Yesterday I did not want to read my bible but I knew I needed rest.  Edginess, that's what happens when you are too busy.  I think my new goal is to not be busy to just leave time for rest. Anyways, I decided if I can't read the bible I'd read the Oprah magazine/book that a friend lent me. I ended up reading an article by Kathleen Norris, a Christian writer, about how sleep can be one of the most spiritual things that we can receive from God.  It's a sign that we give up control to God. It's rest. 

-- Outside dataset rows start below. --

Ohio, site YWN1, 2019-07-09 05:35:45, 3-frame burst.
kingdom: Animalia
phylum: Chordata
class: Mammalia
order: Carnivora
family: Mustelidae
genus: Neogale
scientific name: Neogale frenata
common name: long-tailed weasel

Aside from this lesson I'm learning, I also realized that throughout our lives we just keep learning the same lesson over and over. I realized that I've been reading the same things in books, hearing the same things in sermons, it's just that God rewords it all or has another voice share the same thing with us until it really sinks in.  I figure I had better listen this time around or else it'll come back to me eventually.



Monday, July 02, 2007

Been thinking about how lately I don't feel like we are all living as Christians, but more so like a bunch of people stuffed into a box with a piece of paper that says Christian church on it.  So also been reading Blue Like Jazz and today I was reading about how most people think that faith is something to be lived alone. We live our own faiths out and we pray and work on our relationship with God, only during our devotion time and all that, all alone, but what about living our faith out as a church?  Was talking with my sister when I had relationship issues (I don't know with who..=)) but she was saying that working through the situation was something that not only this guy and I had to work on, but it was something that the church or the body of Christ should also be involved in. 

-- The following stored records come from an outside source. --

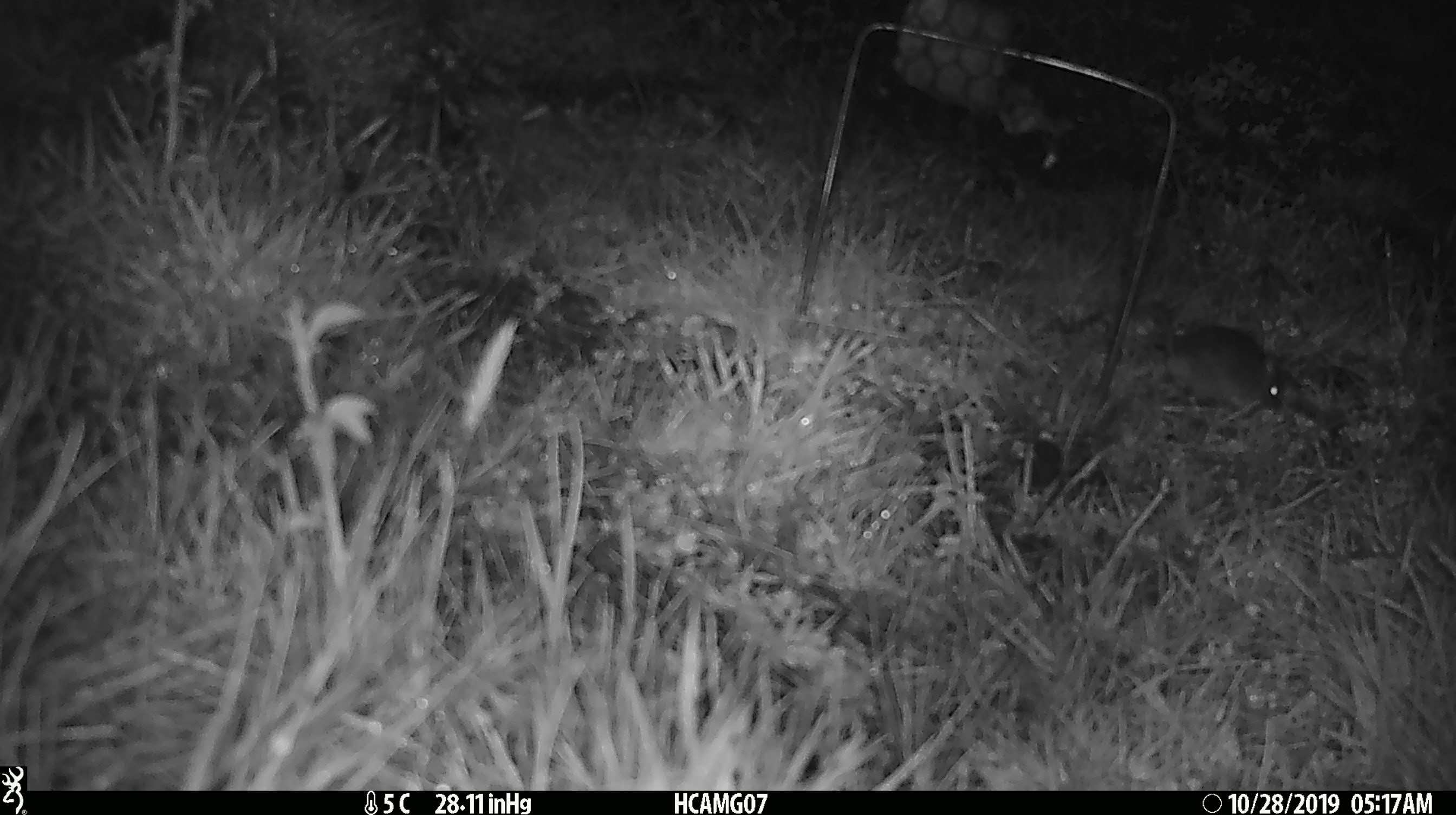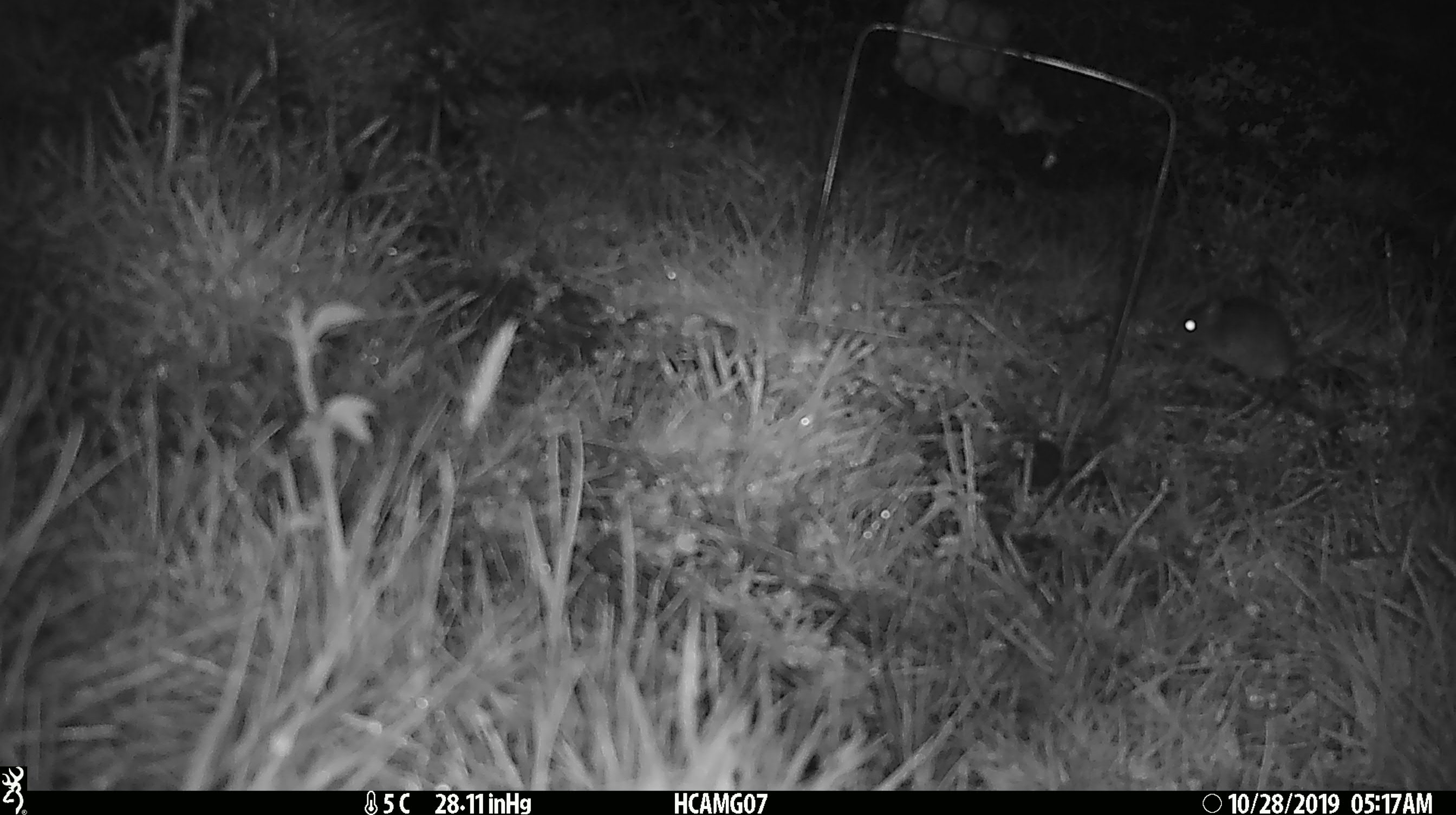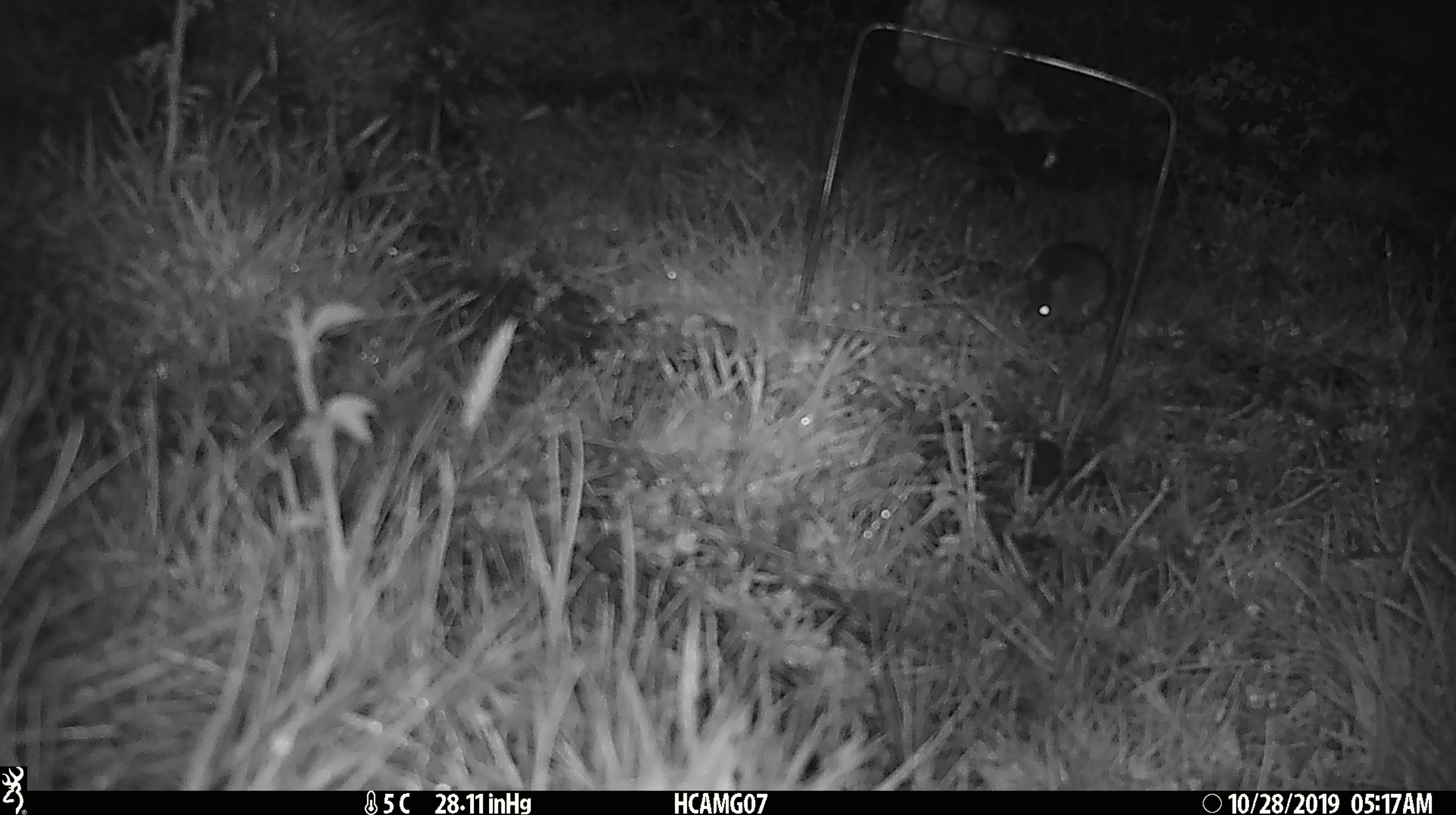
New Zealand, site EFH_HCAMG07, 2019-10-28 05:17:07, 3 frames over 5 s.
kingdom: Animalia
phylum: Chordata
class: Mammalia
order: Rodentia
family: Muridae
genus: Mus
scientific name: Mus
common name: mouse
Mouse (Mus).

So although sometimes we have these issues that seem impossible to work through, they're not impossible because we have other people to help us, the body of Christ, like the other people who we see on Sundays, but really we shouldn't just speak with them on Sundays, we should be challenging and helping each other throughout the week. So if you're depressed, it's not something we go through alone, but it's something others help us with. Hmmm.. something I think we're missing in our churches, in our circle of friends, in our small groups, and in our families. 


Saturday, June 30, 2007

You know I'm too busy when I don't even have time to write thoughts down in my xanga.  I've had many thoughts but I've only shared them with myself and then I forgot what those thoughts were.

This week I was thinking about how offering is like putting money into a mutual fund. It's like entrusting your money to the church to distribute how it sees fit, which isn't a bad deal.  The church puts some money in missions, scholarships, building fund, general and invests our money how it sees fit.  It's like giving our money back to God by entrusting part of it to God's church completely. Pretty cool



Sunday, June 17, 2007

NO! That's my fish! Caught my first fish on Wing's bday, June 16th. He was only a little one, not cute at all, and ready to be eaten.  Then went to experience Moroccan food and saw some bellydancing. Quite a place if you were to go for a first date. 

Talk about weird. My dad is honestly passionate about jump roping. After eating cake for father's day, he patted his stomach and said, "ahhh.. I need to jumprope." And then he went on to tell me why jumproping is so great.

"You can do it rain, shine, anywhere." is what he said. 

Well off for another week of work.  I honestly am pretty tired of talking to the same people and just finding out what they did over the weekend.  Not complaining because the residents I work with are by far some of the wisest and smartest. It's just that I see them every day and after seeing people every day it's hard to have really meaningful conversation.  The more I talk too, the stranger people realize I am.